Exercise:
Rewrite the lines from the first one through the line with "3074 inches", swapping "separation" for "gap" and leaving everything else unchanged.

Input rows:
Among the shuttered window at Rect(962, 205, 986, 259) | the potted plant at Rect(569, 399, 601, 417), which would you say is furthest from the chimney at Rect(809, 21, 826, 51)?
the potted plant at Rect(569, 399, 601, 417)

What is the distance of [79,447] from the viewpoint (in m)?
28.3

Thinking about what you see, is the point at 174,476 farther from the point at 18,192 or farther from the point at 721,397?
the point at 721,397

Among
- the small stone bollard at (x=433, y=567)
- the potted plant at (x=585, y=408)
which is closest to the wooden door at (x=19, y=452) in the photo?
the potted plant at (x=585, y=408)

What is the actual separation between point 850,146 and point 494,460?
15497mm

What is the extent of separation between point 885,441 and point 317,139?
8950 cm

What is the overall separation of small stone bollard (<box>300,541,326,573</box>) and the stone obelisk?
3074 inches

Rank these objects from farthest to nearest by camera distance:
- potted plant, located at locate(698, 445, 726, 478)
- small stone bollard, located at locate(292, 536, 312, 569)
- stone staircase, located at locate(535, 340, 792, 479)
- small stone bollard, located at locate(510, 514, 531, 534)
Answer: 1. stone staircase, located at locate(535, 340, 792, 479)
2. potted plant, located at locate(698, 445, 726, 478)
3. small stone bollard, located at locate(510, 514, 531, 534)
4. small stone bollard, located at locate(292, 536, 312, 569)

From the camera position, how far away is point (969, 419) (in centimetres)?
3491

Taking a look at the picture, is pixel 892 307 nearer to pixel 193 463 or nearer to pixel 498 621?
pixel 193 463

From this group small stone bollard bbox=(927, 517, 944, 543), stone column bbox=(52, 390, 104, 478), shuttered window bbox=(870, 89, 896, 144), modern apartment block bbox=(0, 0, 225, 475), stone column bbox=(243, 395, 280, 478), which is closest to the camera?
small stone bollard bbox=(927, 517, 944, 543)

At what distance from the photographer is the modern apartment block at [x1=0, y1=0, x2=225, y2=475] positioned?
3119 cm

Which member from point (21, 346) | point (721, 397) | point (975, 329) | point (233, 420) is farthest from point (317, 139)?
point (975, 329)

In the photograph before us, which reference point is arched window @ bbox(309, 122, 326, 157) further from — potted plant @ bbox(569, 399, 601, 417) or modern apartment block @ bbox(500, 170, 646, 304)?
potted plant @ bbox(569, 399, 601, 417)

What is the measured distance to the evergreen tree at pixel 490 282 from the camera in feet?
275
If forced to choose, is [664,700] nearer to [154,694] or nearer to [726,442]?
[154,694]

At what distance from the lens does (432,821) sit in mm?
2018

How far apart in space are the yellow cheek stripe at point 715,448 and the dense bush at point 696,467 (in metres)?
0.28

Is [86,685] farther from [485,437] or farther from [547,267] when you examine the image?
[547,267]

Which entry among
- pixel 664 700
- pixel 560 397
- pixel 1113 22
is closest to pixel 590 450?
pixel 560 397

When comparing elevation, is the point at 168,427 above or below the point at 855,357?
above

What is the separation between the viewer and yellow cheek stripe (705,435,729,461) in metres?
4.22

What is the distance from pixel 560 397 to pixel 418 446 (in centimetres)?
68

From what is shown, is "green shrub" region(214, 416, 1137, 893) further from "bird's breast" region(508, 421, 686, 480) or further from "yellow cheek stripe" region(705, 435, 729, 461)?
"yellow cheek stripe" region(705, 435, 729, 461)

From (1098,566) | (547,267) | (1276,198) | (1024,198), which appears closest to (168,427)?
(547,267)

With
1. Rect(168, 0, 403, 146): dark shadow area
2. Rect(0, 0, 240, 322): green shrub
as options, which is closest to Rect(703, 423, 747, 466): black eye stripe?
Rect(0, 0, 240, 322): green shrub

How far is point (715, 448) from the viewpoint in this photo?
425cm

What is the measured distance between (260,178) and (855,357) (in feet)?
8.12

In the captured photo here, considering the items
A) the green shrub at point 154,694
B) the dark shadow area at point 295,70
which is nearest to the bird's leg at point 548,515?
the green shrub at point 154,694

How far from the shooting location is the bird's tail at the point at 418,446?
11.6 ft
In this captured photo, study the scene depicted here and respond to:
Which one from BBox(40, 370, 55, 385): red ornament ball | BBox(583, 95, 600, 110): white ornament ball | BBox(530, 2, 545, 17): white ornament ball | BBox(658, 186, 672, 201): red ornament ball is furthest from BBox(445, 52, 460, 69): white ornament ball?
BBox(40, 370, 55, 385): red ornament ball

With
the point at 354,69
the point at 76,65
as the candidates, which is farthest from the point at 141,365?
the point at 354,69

Solution for this exercise:
Among the shuttered window at Rect(962, 205, 986, 259) | the potted plant at Rect(569, 399, 601, 417), which would you say is furthest from the chimney at Rect(809, 21, 826, 51)?
the potted plant at Rect(569, 399, 601, 417)

What is the distance of [79,447] from the viewpoint (in m)?
28.3

Thinking about what you see, is the point at 174,476 farther from the point at 18,192 or farther from the point at 721,397?
the point at 721,397

Among
- the small stone bollard at (x=433, y=567)
- the potted plant at (x=585, y=408)
which is closest to the wooden door at (x=19, y=452) in the photo?
the potted plant at (x=585, y=408)

What is the actual gap between point 850,146 and point 494,460?
15497mm

What is the extent of gap between point 885,441 and point 317,139?
8950 cm

What is the overall gap of small stone bollard (<box>300,541,326,573</box>) and the stone obelisk?
3074 inches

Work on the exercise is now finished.